My problem is a pesky raccoon that has been coming out during the day to eat the food. Since I am not working in the summer, I can take the food in as soon as most of the cats have eaten and put it out again around 5:00 pm. The raccoon has figured out the feeding schedule and comes around for the food. When I chase the raccoon, the cats run away also. 
Any ideas on ways to keep the raccoon away or a raccoon proof feeding station would be appreciated.


----------



## Greenport ferals (Oct 30, 2010)

This has been kicked around in the past by those who feed ferals. You can make an elevated feeding station, like a pedestal, that cats jump up on. Sometimes it needs flashing or something else on the sides, but the idea is that cats can jump very well and raccoons can't. Google the phrase "raccoons can't jump" for some photos.


----------



## catmania162 (Aug 8, 2016)

Thank you.

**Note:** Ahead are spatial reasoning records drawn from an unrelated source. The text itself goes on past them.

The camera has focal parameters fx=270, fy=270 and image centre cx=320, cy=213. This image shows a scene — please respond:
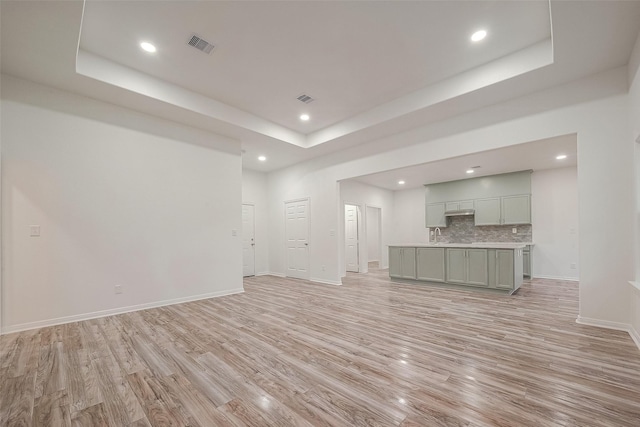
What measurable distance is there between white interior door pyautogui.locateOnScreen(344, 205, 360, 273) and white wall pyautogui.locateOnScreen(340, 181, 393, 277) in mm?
283

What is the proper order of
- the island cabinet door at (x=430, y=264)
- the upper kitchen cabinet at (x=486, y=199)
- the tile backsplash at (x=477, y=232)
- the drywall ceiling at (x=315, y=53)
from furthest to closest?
the tile backsplash at (x=477, y=232) → the upper kitchen cabinet at (x=486, y=199) → the island cabinet door at (x=430, y=264) → the drywall ceiling at (x=315, y=53)

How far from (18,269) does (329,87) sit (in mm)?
4901

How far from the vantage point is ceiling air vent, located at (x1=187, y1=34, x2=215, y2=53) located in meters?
3.23

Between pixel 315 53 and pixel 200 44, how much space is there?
142cm

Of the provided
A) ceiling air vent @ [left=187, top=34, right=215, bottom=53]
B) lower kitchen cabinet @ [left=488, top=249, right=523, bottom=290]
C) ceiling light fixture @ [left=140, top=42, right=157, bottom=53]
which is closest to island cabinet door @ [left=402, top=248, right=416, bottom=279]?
lower kitchen cabinet @ [left=488, top=249, right=523, bottom=290]

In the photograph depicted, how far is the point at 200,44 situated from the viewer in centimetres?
332

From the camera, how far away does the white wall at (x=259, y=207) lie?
785 cm

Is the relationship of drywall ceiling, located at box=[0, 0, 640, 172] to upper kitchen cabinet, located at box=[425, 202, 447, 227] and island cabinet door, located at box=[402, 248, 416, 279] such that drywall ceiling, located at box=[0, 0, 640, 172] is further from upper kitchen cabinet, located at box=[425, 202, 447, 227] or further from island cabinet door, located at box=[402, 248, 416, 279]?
upper kitchen cabinet, located at box=[425, 202, 447, 227]

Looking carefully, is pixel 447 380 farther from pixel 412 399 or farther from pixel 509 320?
pixel 509 320

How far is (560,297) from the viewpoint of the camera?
190 inches

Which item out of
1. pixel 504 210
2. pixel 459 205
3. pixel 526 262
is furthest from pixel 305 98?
pixel 526 262

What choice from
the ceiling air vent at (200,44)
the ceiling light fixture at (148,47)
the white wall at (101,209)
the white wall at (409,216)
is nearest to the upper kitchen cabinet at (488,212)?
the white wall at (409,216)

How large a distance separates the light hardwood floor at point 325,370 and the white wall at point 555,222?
366cm

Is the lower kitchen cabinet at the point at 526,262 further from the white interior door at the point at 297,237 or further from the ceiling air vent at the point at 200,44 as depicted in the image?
the ceiling air vent at the point at 200,44
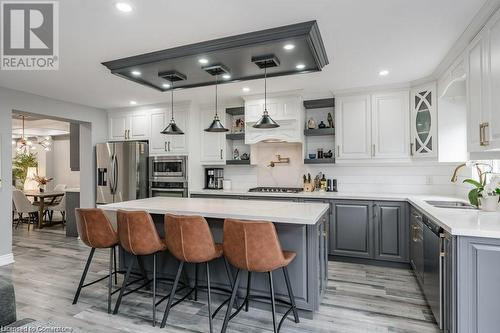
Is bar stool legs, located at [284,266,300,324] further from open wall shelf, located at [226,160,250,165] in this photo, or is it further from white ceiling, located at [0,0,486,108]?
open wall shelf, located at [226,160,250,165]

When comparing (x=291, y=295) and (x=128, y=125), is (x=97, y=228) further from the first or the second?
(x=128, y=125)

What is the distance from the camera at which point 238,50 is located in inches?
105

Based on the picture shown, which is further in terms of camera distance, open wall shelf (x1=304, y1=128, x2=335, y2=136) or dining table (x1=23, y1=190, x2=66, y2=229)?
dining table (x1=23, y1=190, x2=66, y2=229)

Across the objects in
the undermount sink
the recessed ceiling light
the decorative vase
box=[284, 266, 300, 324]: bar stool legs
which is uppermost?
the recessed ceiling light

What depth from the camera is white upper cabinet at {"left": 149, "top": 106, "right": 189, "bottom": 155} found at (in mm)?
5039

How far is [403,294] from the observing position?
3.01 m

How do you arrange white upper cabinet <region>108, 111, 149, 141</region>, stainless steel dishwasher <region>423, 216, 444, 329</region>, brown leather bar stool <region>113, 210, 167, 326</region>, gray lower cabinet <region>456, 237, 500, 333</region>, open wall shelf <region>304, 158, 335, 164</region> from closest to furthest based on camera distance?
gray lower cabinet <region>456, 237, 500, 333</region>
stainless steel dishwasher <region>423, 216, 444, 329</region>
brown leather bar stool <region>113, 210, 167, 326</region>
open wall shelf <region>304, 158, 335, 164</region>
white upper cabinet <region>108, 111, 149, 141</region>

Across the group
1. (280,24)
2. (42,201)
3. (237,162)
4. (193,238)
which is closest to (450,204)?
(280,24)

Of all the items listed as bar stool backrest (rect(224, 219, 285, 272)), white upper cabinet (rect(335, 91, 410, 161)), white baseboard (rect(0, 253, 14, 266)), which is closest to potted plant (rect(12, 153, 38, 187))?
white baseboard (rect(0, 253, 14, 266))

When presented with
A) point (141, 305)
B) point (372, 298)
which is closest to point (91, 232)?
point (141, 305)

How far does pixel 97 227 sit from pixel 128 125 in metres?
3.26

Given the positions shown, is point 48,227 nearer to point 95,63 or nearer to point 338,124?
point 95,63

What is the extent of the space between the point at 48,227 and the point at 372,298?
7154mm

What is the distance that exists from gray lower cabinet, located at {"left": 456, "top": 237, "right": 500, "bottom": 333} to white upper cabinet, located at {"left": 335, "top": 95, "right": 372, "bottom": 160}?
245cm
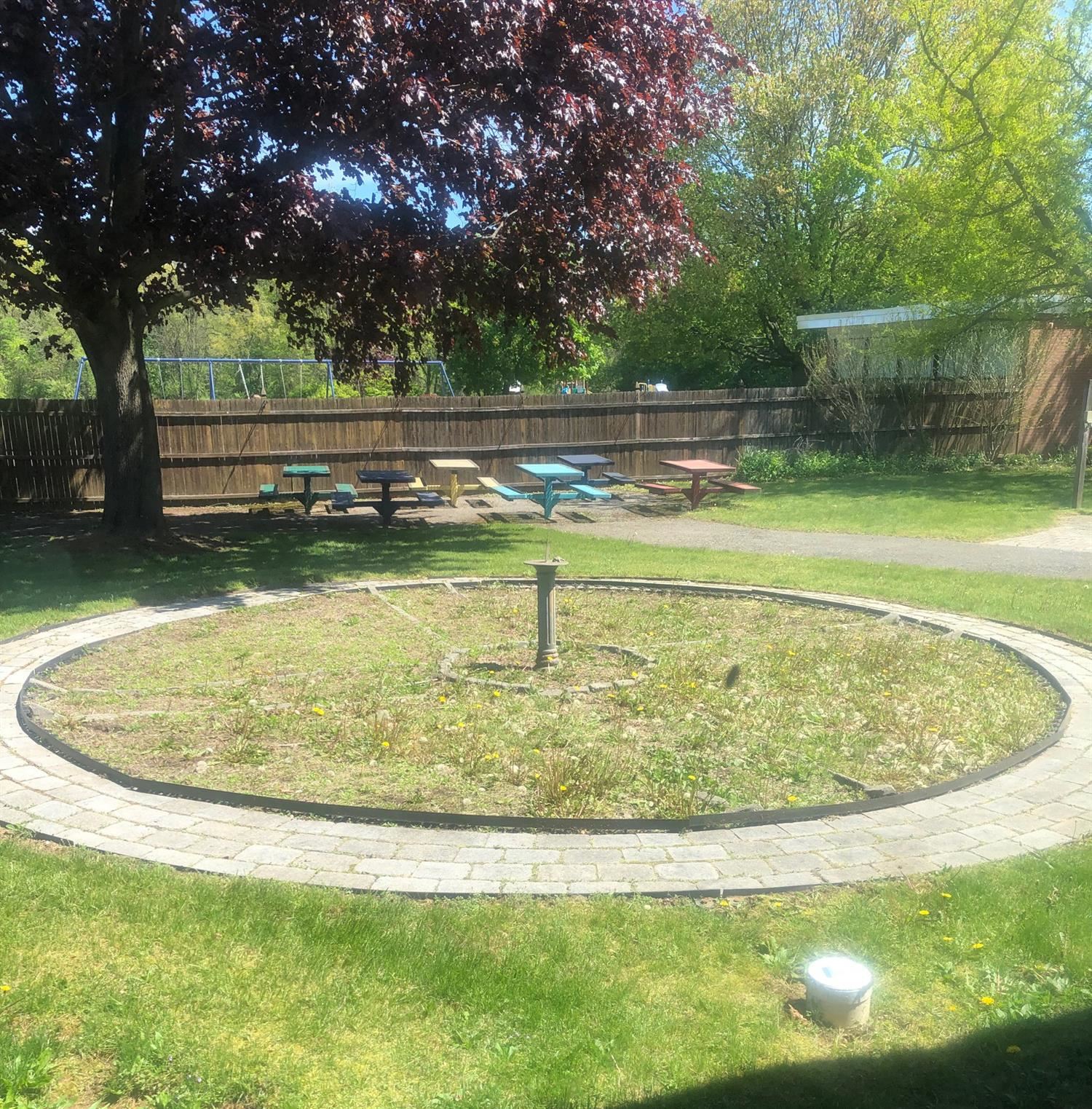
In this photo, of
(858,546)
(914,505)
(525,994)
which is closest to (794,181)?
(914,505)

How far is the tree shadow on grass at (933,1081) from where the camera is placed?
2.34 metres

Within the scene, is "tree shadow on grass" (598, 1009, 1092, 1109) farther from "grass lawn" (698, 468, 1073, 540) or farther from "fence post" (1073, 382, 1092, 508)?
"fence post" (1073, 382, 1092, 508)

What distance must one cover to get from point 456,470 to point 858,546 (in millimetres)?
7718

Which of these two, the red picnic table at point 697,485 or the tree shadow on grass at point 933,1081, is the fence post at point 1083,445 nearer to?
the red picnic table at point 697,485

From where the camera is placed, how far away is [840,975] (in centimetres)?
264

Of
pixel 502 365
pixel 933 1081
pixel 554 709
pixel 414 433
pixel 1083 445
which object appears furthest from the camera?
pixel 502 365

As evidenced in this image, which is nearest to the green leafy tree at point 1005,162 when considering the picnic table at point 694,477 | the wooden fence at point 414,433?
the wooden fence at point 414,433

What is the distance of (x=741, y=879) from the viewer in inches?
137

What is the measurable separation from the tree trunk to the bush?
1139 cm

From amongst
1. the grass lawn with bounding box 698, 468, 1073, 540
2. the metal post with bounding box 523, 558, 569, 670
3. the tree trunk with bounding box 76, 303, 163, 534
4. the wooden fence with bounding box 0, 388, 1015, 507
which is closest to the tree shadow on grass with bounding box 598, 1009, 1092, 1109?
the metal post with bounding box 523, 558, 569, 670

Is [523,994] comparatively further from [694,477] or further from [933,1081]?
[694,477]

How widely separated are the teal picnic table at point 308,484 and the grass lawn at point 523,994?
426 inches

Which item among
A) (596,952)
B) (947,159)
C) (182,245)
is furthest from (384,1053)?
(947,159)

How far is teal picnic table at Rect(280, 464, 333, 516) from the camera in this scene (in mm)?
14211
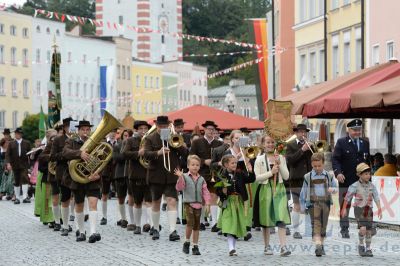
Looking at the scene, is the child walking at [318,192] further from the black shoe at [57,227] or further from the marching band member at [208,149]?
the black shoe at [57,227]

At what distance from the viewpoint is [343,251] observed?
17.8 meters

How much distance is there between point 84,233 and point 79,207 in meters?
0.41

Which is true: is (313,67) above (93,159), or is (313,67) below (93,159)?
above

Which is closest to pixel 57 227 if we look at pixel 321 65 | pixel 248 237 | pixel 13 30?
pixel 248 237

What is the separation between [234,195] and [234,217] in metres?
0.36

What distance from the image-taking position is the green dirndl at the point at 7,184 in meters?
34.4

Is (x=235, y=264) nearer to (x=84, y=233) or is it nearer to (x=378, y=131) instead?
(x=84, y=233)

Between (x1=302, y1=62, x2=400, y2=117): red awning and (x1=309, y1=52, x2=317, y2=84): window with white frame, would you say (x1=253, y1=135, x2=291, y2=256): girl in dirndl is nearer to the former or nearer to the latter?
(x1=302, y1=62, x2=400, y2=117): red awning

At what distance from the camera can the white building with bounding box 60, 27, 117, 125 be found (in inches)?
4638

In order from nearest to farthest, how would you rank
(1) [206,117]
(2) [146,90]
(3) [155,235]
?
(3) [155,235] → (1) [206,117] → (2) [146,90]

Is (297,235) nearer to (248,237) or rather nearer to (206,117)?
(248,237)

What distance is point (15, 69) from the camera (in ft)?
363

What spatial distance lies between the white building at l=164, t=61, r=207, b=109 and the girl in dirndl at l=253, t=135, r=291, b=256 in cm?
12238

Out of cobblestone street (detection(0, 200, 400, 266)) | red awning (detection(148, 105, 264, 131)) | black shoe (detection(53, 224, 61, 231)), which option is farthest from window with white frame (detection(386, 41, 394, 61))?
black shoe (detection(53, 224, 61, 231))
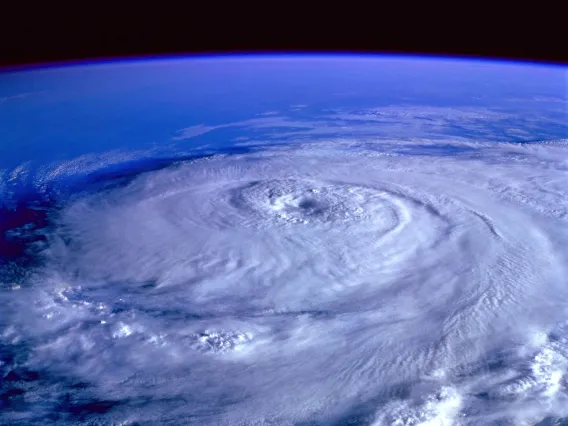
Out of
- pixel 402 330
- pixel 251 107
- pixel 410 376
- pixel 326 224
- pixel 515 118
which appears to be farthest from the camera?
pixel 251 107

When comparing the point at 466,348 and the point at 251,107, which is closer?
the point at 466,348

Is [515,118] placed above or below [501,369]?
above

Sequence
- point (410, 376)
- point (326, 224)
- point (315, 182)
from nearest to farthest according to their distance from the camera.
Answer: point (410, 376)
point (326, 224)
point (315, 182)

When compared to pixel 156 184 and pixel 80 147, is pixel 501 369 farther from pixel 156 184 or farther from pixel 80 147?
pixel 80 147

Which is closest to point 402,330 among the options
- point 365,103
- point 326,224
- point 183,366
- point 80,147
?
point 183,366

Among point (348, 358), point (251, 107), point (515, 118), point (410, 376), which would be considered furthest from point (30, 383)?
point (515, 118)

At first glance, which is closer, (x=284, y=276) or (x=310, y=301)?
(x=310, y=301)

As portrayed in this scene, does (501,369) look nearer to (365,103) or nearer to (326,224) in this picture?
(326,224)
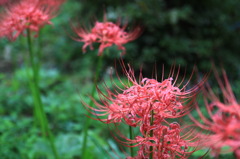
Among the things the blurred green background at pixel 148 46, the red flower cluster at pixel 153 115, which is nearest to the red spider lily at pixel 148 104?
the red flower cluster at pixel 153 115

I've been looking at some of the websites that show how to make an elevated feeder. I'm not very handy and don't know anyone who can make these. Do you know if they can be purchased? Also, my yard is not very large. There is a wood fence and a few trees. How far away does the feeder need to be from the fence or tree?


----------



## Greenport ferals (Oct 30, 2010)

Well, they are basically a do-it-yourself kind of thing. 
What about removing the raccoon? 
I have a great set-up for feeding cats and excluding raccoons but every once in a while a smart raccoon will figure it out. It's pretty easy to catch raccoons in a humane trap. I've caught quite a few and transported them far, far away.


----------



## fanwoodguy (Oct 14, 2011)

I have used two ways to get rid of raccoons, the first is to make them uncomfortable. By that I mean scare them every time they are around. By doing so you might scare the cats as well. This will work well with younger raccoons, adults will just ignore you. The second is to trap and move it. In NJ this isn't legal but I won't tell. Catch the culprit, take it over to the former landfill side of the island or anyplace that is somewhat unpopulated, make sure no one is watching and turn it loose.


----------